BEGIN Given passage

You should probably split it up: an end-to-end model for great latency (especially for baked in turn taking), but under the hood it can call out to any old text based model to answer more intricate question. You just need to teach the speech model to stall for a bit, while the LLM is busy.

Just use the same tricks humans are using for that.

donpark · 2026-03-03T01:39:14 1772501954

But I've read somewhere that KV cache for speech-to-speech model explodes in size with each turn which could make on-device full-duplex S2S unusable except for quick chats.

tmzt · 2026-03-03T02:38:24 1772505504

Gemini Nano is supposedly doing it on device. It looks like something similar should work with Apple GPU and ANE.

coppsilgold · 2026-03-03T06:06:34 1772517994

Some of the best current voice tokenizers achieve ~12 Hz, that's many more tokens than a regular LLM would use for ultimately the same content.

russdill · 2026-03-03T05:27:49 1772515669

At least running things locally, such a model completely blows up your latency

NickNaraghi · 2026-03-02T21:34:09 1772487249

Pretty exciting breakthrough. This actually mirrors the early days of game engine netcode evolution. Since latency is an orchestration problem (not a model problem) you can beat general-purpose frameworks by co-locating and pipelining aggressively.

END Given passage

§ Brief A
List every username that appears in the thread about speech models.
§ Brief B
Retype the part of the thread about speech models starting at "You should probably" and ending at "GPU and ANE.".

BEGIN Data

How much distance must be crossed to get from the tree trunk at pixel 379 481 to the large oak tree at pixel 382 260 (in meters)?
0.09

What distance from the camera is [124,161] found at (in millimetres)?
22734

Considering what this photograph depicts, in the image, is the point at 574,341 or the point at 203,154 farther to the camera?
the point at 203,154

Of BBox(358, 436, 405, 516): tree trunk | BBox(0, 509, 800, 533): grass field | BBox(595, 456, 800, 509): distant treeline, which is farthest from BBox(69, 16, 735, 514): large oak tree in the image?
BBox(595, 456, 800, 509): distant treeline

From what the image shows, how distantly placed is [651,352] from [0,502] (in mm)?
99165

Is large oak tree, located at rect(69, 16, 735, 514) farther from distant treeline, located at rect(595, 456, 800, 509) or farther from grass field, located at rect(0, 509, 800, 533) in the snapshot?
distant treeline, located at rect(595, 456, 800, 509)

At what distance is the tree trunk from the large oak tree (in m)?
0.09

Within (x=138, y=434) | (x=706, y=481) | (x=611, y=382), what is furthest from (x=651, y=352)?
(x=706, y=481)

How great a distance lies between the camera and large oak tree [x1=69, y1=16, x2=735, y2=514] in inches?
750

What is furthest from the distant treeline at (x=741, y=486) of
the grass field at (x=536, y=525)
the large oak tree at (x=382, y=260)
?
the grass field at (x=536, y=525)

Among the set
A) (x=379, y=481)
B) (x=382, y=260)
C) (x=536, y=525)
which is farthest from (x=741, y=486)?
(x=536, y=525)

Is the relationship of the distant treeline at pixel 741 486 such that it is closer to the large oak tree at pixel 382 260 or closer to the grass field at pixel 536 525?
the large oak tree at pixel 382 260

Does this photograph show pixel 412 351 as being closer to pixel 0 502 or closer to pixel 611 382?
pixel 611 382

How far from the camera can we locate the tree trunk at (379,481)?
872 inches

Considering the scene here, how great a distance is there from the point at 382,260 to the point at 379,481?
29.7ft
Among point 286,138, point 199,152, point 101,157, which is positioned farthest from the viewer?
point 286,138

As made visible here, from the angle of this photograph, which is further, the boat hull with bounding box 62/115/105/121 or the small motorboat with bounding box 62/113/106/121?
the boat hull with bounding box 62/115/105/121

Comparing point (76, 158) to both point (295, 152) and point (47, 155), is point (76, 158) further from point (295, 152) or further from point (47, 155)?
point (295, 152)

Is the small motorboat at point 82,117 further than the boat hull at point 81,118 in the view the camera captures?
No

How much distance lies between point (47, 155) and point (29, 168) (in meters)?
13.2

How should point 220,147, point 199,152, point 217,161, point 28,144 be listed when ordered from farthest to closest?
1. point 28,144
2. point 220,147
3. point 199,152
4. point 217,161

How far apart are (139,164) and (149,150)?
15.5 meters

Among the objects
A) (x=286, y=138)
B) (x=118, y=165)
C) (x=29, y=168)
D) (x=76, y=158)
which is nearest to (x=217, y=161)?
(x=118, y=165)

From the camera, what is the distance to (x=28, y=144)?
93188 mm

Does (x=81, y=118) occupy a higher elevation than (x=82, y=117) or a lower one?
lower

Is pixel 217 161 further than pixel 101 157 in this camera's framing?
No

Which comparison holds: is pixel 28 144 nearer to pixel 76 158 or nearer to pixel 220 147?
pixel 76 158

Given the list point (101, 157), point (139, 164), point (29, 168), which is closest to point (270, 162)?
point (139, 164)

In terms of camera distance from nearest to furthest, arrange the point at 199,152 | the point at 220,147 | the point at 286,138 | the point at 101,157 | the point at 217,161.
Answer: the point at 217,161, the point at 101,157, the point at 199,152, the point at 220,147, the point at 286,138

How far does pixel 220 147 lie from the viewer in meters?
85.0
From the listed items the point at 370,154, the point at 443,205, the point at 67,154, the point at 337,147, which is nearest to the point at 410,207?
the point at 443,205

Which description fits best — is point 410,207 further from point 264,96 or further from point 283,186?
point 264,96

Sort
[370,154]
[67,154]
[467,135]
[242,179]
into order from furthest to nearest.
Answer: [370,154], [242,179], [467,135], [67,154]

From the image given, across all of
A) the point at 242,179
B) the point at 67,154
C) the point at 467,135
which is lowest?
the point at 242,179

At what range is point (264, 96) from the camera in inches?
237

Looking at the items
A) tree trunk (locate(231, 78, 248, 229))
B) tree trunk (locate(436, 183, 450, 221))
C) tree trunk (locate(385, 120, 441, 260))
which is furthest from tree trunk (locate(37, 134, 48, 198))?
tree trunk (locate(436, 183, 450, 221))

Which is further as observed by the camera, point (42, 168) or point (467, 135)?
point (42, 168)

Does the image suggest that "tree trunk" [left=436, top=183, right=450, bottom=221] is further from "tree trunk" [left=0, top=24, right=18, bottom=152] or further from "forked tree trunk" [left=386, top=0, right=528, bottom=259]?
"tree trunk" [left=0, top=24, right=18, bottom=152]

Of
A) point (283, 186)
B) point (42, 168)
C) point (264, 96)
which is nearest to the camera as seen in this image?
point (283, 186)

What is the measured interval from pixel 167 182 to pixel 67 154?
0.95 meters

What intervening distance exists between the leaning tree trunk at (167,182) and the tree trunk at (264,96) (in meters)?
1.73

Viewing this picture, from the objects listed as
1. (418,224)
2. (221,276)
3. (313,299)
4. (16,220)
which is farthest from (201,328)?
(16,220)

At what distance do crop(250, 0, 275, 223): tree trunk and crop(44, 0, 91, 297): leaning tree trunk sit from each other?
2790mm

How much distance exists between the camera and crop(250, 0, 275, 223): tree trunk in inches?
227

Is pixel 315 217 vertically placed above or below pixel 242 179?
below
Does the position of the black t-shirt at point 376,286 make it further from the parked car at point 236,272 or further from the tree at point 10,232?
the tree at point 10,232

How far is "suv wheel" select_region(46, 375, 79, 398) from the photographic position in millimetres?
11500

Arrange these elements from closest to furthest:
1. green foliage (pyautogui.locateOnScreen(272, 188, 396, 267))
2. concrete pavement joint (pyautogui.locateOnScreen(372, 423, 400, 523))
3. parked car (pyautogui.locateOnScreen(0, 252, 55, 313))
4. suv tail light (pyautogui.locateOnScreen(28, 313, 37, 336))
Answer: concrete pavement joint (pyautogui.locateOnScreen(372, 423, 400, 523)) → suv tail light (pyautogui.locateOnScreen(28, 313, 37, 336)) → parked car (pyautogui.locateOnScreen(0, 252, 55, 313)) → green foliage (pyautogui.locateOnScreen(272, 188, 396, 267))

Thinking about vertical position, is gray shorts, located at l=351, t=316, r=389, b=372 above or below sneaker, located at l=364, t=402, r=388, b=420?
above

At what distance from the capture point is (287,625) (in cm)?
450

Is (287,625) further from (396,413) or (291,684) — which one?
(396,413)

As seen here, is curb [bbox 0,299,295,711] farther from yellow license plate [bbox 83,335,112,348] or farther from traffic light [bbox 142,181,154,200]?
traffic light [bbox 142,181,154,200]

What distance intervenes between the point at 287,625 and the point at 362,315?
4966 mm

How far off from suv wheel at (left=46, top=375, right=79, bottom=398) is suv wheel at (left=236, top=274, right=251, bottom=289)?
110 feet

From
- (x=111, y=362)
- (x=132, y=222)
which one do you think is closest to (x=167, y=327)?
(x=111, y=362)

END Data
BEGIN Data

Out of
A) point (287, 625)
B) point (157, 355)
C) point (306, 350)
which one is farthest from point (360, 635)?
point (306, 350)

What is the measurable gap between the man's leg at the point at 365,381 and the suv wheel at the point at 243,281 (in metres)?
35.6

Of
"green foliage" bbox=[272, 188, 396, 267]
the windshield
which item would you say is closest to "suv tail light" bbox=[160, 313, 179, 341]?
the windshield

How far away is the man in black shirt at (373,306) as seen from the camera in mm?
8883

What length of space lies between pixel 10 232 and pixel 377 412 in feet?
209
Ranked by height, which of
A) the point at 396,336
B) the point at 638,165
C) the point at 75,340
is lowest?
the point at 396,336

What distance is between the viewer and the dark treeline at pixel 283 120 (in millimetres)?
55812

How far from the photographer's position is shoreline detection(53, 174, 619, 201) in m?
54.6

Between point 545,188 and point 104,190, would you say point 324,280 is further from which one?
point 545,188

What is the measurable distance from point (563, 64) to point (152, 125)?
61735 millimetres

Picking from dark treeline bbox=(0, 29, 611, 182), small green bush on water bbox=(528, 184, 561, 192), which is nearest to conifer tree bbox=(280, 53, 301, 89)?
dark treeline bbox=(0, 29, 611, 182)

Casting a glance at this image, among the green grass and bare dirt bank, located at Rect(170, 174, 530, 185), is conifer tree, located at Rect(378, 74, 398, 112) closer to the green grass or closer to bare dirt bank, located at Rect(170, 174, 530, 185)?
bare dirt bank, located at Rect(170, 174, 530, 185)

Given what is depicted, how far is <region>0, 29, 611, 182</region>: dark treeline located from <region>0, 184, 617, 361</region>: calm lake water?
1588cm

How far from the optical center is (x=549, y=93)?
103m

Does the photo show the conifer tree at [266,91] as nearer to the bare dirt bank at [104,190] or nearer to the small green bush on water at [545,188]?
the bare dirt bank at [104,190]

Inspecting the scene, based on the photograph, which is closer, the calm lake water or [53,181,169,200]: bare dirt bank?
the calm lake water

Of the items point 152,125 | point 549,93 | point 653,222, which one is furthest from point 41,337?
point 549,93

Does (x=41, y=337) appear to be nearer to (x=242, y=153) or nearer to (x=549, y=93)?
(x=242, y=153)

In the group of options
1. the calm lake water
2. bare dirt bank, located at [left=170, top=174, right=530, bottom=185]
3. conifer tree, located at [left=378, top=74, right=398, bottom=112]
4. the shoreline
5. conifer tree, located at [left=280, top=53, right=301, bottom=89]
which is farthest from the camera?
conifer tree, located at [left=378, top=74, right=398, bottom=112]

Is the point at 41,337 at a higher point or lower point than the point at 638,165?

END Data
BEGIN Data

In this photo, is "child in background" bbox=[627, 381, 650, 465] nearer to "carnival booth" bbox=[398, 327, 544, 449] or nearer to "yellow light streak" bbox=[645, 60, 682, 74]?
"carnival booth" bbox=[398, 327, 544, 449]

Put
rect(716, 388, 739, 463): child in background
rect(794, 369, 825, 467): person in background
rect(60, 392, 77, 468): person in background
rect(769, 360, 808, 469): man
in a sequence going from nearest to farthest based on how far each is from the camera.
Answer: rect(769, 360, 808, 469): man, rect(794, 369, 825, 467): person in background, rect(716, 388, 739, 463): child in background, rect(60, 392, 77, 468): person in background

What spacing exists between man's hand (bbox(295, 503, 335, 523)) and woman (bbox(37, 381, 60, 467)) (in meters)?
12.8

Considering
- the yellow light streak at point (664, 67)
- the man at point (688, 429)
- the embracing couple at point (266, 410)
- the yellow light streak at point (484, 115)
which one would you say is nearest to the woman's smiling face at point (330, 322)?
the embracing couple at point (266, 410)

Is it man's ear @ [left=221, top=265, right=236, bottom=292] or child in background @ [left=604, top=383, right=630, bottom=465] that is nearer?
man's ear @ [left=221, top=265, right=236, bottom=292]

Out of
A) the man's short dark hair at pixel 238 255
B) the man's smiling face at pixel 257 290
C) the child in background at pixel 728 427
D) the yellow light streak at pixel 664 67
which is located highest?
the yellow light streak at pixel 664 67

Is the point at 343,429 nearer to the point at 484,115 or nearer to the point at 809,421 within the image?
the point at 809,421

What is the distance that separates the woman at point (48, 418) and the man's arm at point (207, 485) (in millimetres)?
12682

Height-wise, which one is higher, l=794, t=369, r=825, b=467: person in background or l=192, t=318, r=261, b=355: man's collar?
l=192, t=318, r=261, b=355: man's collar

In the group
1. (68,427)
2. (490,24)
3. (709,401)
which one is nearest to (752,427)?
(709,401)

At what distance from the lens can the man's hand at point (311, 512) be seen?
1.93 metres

END Data

§ Task output A
donpark, tmzt, coppsilgold, russdill, NickNaraghi

§ Task output B
You should probably split it up: an end-to-end model for great latency (especially for baked in turn taking), but under the hood it can call out to any old text based model to answer more intricate question. You just need to teach the speech model to stall for a bit, while the LLM is busy.

Just use the same tricks humans are using for that.

donpark · 2026-03-03T01:39:14 1772501954

But I've read somewhere that KV cache for speech-to-speech model explodes in size with each turn which could make on-device full-duplex S2S unusable except for quick chats.

tmzt · 2026-03-03T02:38:24 1772505504

Gemini Nano is supposedly doing it on device. It looks like something similar should work with Apple GPU and ANE.